→ **WHAT IS NEEDED**
All lines with the word "buselaphus" must be pulled from the entries below.

→ **DATASET**
--- START ---
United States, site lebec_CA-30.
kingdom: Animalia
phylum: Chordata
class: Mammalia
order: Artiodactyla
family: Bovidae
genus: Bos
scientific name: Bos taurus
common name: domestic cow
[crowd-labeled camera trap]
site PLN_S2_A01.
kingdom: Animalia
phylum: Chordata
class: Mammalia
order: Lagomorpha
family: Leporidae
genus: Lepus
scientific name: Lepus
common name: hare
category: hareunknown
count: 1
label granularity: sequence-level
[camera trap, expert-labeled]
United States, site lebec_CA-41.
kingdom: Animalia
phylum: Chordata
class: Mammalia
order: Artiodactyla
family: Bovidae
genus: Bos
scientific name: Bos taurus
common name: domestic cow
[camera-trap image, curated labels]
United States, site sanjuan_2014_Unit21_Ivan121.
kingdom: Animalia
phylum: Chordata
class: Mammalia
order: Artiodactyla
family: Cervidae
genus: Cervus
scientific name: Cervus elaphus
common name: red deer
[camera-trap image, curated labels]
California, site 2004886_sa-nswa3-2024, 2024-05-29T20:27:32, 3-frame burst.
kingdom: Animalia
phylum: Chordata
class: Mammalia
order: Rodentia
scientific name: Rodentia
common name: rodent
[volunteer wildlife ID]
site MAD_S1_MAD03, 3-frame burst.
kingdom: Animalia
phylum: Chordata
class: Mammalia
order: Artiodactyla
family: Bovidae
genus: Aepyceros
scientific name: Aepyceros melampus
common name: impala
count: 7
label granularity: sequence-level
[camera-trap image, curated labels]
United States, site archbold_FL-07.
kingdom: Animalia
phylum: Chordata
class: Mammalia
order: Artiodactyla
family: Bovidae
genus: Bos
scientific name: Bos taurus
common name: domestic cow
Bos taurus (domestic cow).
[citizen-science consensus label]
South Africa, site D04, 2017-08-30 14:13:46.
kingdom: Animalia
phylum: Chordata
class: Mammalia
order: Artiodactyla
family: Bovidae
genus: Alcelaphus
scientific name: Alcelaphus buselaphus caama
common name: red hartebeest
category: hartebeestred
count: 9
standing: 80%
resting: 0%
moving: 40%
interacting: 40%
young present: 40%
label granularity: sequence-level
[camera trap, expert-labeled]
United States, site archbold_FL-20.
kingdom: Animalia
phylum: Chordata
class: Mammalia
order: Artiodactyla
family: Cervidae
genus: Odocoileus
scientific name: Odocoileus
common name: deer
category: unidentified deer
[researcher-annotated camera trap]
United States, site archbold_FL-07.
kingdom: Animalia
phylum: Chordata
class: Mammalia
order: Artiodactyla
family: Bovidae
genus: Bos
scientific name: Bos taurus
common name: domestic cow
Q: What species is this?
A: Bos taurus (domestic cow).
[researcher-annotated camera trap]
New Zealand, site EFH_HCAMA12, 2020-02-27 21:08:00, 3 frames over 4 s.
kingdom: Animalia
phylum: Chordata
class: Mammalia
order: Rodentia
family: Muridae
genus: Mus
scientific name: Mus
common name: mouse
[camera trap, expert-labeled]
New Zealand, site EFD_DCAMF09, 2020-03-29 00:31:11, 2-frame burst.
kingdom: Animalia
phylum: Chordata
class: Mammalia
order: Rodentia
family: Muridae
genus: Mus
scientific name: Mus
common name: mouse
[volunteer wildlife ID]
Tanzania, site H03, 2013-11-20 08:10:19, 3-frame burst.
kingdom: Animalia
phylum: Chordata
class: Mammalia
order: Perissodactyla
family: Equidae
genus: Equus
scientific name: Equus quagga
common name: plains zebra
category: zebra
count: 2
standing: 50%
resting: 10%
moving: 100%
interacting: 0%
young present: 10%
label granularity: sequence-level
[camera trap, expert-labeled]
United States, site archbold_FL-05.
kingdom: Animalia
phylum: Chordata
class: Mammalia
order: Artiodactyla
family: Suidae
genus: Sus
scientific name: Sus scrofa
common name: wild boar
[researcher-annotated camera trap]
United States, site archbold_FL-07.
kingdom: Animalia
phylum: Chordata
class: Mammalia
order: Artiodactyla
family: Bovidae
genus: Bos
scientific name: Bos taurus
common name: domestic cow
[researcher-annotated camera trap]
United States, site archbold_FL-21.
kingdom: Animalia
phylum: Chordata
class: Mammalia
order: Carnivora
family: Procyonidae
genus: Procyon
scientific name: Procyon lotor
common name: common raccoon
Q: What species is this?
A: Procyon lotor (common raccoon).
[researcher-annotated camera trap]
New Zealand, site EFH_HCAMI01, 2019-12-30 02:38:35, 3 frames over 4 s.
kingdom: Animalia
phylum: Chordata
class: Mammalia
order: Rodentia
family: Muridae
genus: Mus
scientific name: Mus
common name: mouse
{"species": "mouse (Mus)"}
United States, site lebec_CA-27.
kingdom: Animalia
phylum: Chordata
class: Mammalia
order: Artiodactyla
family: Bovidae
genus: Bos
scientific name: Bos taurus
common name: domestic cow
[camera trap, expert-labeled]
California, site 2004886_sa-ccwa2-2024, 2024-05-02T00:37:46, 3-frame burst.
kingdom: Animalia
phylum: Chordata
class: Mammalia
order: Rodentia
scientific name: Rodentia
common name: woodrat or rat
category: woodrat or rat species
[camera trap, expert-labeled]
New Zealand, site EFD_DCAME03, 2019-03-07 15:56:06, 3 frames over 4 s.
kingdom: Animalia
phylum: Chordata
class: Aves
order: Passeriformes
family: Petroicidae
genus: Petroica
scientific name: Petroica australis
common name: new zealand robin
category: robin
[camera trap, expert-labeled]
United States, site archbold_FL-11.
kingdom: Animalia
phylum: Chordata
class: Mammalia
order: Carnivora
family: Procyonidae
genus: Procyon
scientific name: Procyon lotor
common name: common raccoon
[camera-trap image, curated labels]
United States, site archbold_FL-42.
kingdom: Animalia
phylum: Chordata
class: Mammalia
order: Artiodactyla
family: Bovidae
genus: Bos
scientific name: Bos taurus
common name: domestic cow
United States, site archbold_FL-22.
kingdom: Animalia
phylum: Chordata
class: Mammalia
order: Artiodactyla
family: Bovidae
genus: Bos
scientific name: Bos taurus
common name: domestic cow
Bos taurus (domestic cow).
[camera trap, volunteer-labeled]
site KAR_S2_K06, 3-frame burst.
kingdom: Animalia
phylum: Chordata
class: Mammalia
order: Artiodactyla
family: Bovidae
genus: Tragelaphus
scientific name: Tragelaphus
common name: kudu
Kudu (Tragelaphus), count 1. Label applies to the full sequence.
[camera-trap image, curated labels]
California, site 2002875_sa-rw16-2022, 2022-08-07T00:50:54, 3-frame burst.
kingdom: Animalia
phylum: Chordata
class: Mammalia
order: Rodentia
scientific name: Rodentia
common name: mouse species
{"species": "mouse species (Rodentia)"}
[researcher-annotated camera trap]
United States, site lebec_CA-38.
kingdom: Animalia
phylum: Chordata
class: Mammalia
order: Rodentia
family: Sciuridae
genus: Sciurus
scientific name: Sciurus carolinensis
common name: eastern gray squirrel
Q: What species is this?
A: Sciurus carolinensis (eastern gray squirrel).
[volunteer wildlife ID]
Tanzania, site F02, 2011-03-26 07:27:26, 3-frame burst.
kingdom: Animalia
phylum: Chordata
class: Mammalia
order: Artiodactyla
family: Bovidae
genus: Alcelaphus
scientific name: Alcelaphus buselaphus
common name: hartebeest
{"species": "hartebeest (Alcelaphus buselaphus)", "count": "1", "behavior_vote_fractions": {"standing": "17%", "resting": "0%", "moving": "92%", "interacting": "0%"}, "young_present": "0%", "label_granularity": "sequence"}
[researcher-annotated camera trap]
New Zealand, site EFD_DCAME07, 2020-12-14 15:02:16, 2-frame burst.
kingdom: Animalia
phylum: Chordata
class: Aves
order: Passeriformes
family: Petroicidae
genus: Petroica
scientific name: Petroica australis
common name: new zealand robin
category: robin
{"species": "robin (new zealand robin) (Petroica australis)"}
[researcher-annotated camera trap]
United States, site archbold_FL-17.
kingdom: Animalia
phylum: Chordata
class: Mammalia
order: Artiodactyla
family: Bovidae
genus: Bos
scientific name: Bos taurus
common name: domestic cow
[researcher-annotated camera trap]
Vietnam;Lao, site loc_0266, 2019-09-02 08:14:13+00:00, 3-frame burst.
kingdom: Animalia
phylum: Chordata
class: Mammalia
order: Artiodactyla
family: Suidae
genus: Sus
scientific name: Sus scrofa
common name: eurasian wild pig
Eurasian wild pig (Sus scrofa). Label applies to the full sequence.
--- END ---
→ **OUTPUT BELOW**
scientific name: Alcelaphus buselaphus caama
scientific name: Alcelaphus buselaphus
{"species": "hartebeest (Alcelaphus buselaphus)", "count": "1", "behavior_vote_fractions": {"standing": "17%", "resting": "0%", "moving": "92%", "interacting": "0%"}, "young_present": "0%", "label_granularity": "sequence"}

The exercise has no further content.